··· Excerpted data

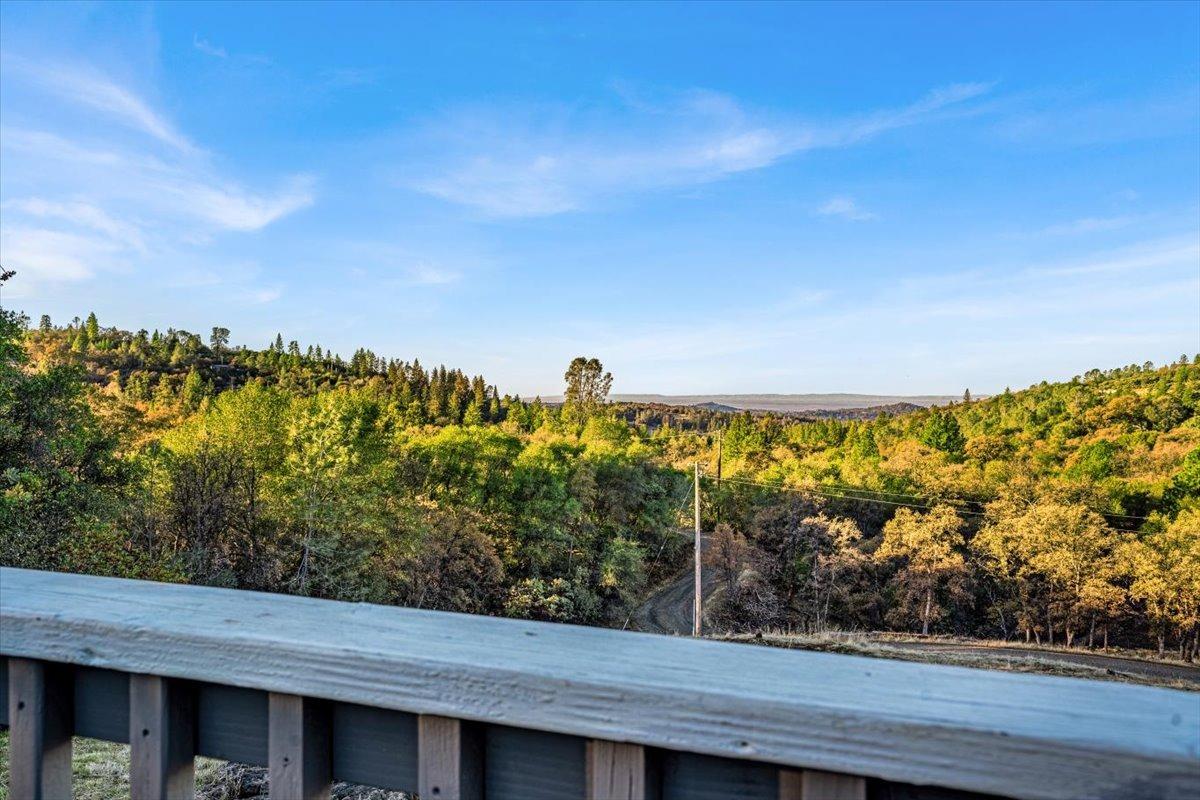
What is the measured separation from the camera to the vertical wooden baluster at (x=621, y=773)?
59 cm

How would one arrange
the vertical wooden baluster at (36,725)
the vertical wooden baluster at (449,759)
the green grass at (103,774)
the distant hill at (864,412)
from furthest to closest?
the distant hill at (864,412), the green grass at (103,774), the vertical wooden baluster at (36,725), the vertical wooden baluster at (449,759)

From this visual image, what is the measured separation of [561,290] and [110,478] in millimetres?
28705

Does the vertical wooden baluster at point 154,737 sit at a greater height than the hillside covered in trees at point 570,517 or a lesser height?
greater

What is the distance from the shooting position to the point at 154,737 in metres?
0.74

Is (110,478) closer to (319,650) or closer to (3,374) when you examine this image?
(3,374)

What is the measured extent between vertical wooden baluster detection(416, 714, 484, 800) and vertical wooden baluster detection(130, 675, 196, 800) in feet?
1.01

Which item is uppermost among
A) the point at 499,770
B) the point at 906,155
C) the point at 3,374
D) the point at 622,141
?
the point at 906,155

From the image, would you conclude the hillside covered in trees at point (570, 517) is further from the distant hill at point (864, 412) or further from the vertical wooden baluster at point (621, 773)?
the distant hill at point (864, 412)

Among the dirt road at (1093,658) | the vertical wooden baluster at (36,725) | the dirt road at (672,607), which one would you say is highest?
the vertical wooden baluster at (36,725)

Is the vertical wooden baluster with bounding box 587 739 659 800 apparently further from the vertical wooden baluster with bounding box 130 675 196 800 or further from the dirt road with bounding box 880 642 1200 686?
the dirt road with bounding box 880 642 1200 686

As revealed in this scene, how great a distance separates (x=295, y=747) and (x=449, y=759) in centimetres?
18

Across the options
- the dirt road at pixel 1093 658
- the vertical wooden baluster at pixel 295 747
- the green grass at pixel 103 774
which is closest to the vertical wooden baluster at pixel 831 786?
the vertical wooden baluster at pixel 295 747

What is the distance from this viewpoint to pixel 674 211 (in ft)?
92.4

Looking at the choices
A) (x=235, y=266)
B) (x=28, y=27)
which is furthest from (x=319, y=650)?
(x=235, y=266)
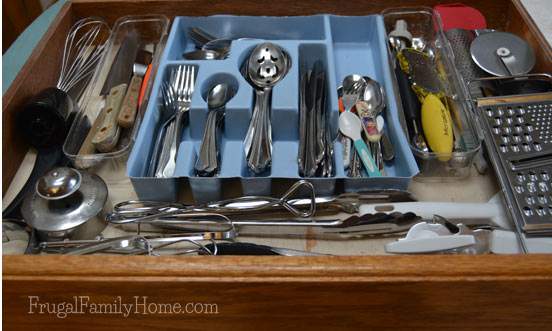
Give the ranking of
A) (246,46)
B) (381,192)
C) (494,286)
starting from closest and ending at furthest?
(494,286)
(381,192)
(246,46)

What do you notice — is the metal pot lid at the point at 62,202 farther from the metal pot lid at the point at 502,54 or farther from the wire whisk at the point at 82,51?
the metal pot lid at the point at 502,54

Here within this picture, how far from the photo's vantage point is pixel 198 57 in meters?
0.62

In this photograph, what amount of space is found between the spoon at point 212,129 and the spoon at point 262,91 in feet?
0.12

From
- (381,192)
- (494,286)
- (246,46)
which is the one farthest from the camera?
(246,46)

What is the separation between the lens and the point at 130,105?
53 cm

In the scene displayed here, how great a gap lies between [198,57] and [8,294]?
1.29 ft

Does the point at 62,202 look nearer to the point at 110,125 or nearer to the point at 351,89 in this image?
the point at 110,125

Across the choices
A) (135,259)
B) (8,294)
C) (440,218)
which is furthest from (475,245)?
(8,294)

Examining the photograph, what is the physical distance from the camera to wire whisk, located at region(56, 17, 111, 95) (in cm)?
60

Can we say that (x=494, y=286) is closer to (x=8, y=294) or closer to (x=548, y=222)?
(x=548, y=222)

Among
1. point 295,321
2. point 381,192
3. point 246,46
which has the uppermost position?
point 246,46

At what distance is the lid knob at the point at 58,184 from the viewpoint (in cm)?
41

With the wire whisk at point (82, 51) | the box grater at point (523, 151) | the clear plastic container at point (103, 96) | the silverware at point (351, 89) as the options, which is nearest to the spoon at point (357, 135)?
the silverware at point (351, 89)

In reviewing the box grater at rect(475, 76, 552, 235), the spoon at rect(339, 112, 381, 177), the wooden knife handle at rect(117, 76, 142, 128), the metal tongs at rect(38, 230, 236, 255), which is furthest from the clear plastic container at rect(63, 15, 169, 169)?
the box grater at rect(475, 76, 552, 235)
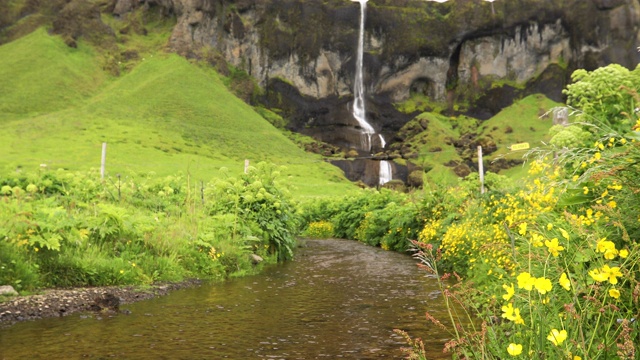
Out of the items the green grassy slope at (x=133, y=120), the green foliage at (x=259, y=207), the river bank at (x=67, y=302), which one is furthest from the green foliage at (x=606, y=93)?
the green grassy slope at (x=133, y=120)

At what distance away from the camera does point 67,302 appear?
938cm

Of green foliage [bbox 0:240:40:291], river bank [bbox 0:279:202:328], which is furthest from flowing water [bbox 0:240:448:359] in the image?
green foliage [bbox 0:240:40:291]

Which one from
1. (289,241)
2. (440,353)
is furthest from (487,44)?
(440,353)

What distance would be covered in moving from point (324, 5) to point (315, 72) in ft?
55.4

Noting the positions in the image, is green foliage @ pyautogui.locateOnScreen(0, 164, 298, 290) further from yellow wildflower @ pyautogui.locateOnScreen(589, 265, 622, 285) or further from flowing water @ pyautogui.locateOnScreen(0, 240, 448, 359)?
yellow wildflower @ pyautogui.locateOnScreen(589, 265, 622, 285)

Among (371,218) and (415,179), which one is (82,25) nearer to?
(415,179)

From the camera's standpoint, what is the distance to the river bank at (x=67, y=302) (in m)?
8.62

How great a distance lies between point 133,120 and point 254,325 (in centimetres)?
8219

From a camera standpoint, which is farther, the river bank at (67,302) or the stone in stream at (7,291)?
the stone in stream at (7,291)

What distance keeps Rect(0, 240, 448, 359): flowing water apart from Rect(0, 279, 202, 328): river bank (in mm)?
283

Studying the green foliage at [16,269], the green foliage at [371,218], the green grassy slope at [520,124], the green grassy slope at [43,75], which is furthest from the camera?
the green grassy slope at [520,124]

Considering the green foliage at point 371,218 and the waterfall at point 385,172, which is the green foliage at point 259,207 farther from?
the waterfall at point 385,172

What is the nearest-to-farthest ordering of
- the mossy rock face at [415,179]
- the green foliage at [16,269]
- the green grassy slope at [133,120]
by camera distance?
1. the green foliage at [16,269]
2. the green grassy slope at [133,120]
3. the mossy rock face at [415,179]

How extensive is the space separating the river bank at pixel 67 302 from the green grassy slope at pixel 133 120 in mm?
49060
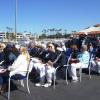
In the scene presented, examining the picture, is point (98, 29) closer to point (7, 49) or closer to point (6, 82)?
point (7, 49)

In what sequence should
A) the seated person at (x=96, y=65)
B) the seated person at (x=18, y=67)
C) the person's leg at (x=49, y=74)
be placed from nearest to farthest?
the seated person at (x=18, y=67) < the person's leg at (x=49, y=74) < the seated person at (x=96, y=65)

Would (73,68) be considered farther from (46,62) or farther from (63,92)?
(63,92)

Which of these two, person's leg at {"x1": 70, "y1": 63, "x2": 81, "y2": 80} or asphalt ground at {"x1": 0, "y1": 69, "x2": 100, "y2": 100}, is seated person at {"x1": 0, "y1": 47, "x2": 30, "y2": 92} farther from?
person's leg at {"x1": 70, "y1": 63, "x2": 81, "y2": 80}

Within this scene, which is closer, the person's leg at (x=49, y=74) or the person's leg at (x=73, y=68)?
the person's leg at (x=49, y=74)

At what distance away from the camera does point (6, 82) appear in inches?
287

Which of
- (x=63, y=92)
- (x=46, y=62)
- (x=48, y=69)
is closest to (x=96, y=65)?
(x=46, y=62)

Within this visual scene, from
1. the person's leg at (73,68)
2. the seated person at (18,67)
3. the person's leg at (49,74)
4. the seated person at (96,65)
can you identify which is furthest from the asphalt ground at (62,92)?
the seated person at (96,65)

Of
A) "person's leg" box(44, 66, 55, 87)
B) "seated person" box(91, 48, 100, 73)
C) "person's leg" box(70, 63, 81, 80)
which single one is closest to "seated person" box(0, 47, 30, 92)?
"person's leg" box(44, 66, 55, 87)

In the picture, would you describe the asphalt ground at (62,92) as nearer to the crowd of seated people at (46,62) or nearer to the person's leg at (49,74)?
the person's leg at (49,74)

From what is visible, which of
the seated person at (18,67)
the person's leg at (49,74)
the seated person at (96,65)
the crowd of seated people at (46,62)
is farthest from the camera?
the seated person at (96,65)

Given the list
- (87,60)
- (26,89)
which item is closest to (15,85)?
(26,89)

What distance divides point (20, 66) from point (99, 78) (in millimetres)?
3072

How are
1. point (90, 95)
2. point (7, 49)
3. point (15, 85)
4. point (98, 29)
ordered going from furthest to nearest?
point (98, 29)
point (7, 49)
point (15, 85)
point (90, 95)

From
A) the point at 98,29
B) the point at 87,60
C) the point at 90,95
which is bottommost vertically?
the point at 90,95
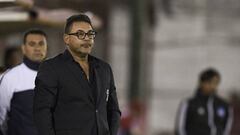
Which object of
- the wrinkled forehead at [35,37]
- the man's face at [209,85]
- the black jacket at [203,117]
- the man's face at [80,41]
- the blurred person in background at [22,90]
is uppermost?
the man's face at [80,41]

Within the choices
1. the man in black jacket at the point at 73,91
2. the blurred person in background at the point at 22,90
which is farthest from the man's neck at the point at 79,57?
the blurred person in background at the point at 22,90

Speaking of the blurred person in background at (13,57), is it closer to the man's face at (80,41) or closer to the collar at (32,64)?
the collar at (32,64)

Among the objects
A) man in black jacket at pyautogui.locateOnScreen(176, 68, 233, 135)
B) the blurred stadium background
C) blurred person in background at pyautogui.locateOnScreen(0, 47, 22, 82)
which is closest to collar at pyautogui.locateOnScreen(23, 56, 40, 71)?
blurred person in background at pyautogui.locateOnScreen(0, 47, 22, 82)

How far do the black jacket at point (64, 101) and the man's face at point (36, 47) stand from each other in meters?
1.21

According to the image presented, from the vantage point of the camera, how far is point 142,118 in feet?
66.1

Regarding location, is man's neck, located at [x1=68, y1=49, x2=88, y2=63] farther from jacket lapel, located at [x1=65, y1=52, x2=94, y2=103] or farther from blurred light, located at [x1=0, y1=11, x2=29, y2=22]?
blurred light, located at [x1=0, y1=11, x2=29, y2=22]

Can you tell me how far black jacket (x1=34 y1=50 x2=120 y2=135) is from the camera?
7.17 metres

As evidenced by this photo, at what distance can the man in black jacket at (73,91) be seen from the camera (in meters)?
7.18

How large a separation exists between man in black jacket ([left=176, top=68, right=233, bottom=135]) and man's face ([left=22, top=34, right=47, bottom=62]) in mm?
3233

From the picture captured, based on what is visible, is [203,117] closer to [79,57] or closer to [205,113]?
[205,113]

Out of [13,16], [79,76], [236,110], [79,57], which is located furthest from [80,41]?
[236,110]

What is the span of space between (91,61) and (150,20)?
46.9 ft

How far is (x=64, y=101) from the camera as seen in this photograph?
721 cm

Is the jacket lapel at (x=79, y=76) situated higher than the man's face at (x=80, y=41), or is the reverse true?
the man's face at (x=80, y=41)
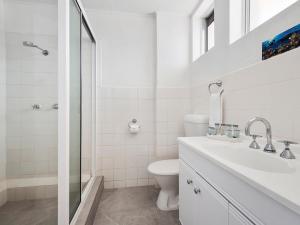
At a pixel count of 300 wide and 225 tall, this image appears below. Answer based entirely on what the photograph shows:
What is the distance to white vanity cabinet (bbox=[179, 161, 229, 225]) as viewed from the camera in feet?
2.32

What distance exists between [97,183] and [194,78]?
5.72ft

······

Rewrite everything from the start of the rows down through the line containing "the distant hill at (864,412), the", swapping "furthest" for "farthest" and keeping all else the same. Leave the pictures out.

What is the measured separation from the camera to the vertical wooden baluster at (x=621, y=773)?
59 cm

How would one arrange
the vertical wooden baluster at (36,725)
the vertical wooden baluster at (449,759)
the green grass at (103,774)
the distant hill at (864,412)
from farthest to closest?
the distant hill at (864,412), the green grass at (103,774), the vertical wooden baluster at (36,725), the vertical wooden baluster at (449,759)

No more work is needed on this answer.